ITV called time on their wrestling coverage after 33 years in 1988. It was a sad day indeed for British wrestling, Kendo's final appearance before the cameras was at Bedworth where he and his new tag partner "The Rock & Roll Express" Bob Barrett took on Robbie Brookside and Steve Regal. The bout proved even more controversial than those that had gone before, having successfully knocked out Barrett, the Brookside/Regal combination set about Nagasaki. Brookside drop kicked Nagasaki making him groggy for a few seconds, this was all the time the young Liverpudlian needed to untie the strings and pull off Nagasaki's mask. Kendo got up turned around and fixed his red eyes right into Brookside's as he used his hypnotic powers to get Brookside to turn on his partner Regal. Nagasaki quickly followed up by delivering a lethal Kamakazi Crash to the Blackpool heavyweight, thus securing the winning fall. The air was thick with mystery and intrigue. Just because ITV had deserted wrestling did not mean Kendo's career was finished - far from it. Both in solo and tag team action Kendo continued to demolish his peers, he was simply unbeatable.
One sad event that marred the ever growing number of wins was George Gillett's sadly declining health. During the last of the televised contests George had looked decidedly unwell, and after 20 years in Kendo's corner, he passed away. Wrestlers and fans alike mourned the death of one of the most colourful characters ever seen in British rings, his flamboyant showmanship had been years ahead of its time and he was sorely missed throughout Britain. However, in the background throughout George's illness a rock drummer called Lloyd Ryan had begun to take over Nagasaki's business affairs.

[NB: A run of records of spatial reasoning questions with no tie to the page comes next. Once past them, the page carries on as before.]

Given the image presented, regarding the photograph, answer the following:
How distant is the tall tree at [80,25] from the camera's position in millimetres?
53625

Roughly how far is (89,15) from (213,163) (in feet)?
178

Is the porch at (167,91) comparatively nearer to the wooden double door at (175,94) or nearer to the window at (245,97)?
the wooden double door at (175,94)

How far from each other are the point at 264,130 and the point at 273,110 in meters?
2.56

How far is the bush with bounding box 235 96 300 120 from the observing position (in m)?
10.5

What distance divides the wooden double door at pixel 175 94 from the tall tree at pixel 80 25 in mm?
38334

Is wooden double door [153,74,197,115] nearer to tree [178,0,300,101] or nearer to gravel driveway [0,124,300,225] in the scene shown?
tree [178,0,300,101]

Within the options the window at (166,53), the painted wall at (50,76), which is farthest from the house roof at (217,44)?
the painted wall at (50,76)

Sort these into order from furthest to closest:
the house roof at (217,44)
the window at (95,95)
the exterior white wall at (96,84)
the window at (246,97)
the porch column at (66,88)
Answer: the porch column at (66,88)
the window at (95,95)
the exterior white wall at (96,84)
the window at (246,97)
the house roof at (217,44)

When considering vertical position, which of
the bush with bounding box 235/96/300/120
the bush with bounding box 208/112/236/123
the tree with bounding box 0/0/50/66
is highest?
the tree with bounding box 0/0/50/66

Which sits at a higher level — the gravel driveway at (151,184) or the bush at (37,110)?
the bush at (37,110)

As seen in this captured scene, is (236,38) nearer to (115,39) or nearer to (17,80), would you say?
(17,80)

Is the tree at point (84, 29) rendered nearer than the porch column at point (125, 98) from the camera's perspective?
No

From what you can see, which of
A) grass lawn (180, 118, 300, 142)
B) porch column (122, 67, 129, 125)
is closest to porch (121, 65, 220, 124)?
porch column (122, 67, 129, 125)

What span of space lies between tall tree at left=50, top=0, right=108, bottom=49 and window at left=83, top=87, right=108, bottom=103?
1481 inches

Years before in the mid 1970's Ryan had recorded a single called "Kendo's Theme" which had become the theme tune used whenever Nagasaki entered the ring. Lloyd took on the mantle of manager to the most famous wrestler in the UK with relish. He taunted and sneered at Nagasaki's opponents, and took great delight in baiting the audience. He was nearly as disliked as Nagasaki himself, whereas George had always provided wrestling audiences with a laugh at his deliciously over-the-top ring garb... Lloyd Ryan was the complete opposite - fast- talking London big-mouth who would continue in the grand tradition of keeping Kendo Nagasaki's name at the very forefront of the wrestling industry. A new chapter in the long and enigmatic career of the masked man was unfolding.